====== TEXTE

Aucun doute : la vision d’Azurmendi est absolument ségrégationniste. Dès le début, il est clair que l’immigré est un être inférieur étant donné qu’  » il ne vient pas d’une culture de travail ». Il est saisi par le mal de la paresse et c’est là où réside sa perte. A partir d’une logique productive, il est dans une situation très embarrassante, étant donné que la société d’accueil – faisant partie, bien entendu, des cultures dites de travail – ne lui tolère pas ce handicap. D’où la grande frustration qui le ruine : « Ses idéaux ne se réalisent pas, et au lieu de culpabiliser, il en veut à la société d’accueil ».
A la paresse s’ajoute un second handicap, celui d’être issu d’une société non-démocratique. Il a l’âme de l’esclave soumis, le serf qui ignore tout des valeurs occidentales : « Généralement nous accueillons des hommes, femmes et enfants habitués à être des sujets de hiérarques tribaux ou communautaires, des êtres soumis à d’autres personnes […] ». Selon l’auteur, c’est cette tendance à la soumission, cet « esprit moutonnier » (il n’hésite pas à les comparer au « troupeau ») qui en fait la proie facile aux réseaux mafieux d’immigration. Ces mêmes réseaux qui – toujours selon l’auteur – ne sont qu’ « un corollaire de réseaux de pouvoir interfamiliaux hiérarchisant les relations de pouvoir entre des milliers de personnes soumises à des valeurs traditionnelles qui ne permettent pas leur conversion en citoyens ».

============
====== BLOC DE DONNÉES

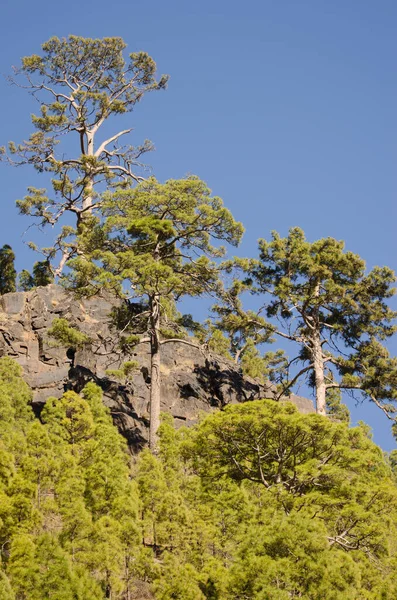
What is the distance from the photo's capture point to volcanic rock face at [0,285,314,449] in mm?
23984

============

Dans le texte sur la vision d’Azurmendi, relevez tous les passages entre guillemets du paragraphe qui commence par « A la paresse s’ajoute ». Appuyez-vous uniquement sur le texte pour répondre.

**RÉPONSE:**
- « Généralement nous accueillons des hommes, femmes et enfants habitués à être des sujets de hiérarques tribaux ou communautaires, des êtres soumis à d’autres personnes […] »
- « esprit moutonnier »
- « troupeau »
- « un corollaire de réseaux de pouvoir interfamiliaux hiérarchisant les relations de pouvoir entre des milliers de personnes soumises à des valeurs traditionnelles qui ne permettent pas leur conversion en citoyens »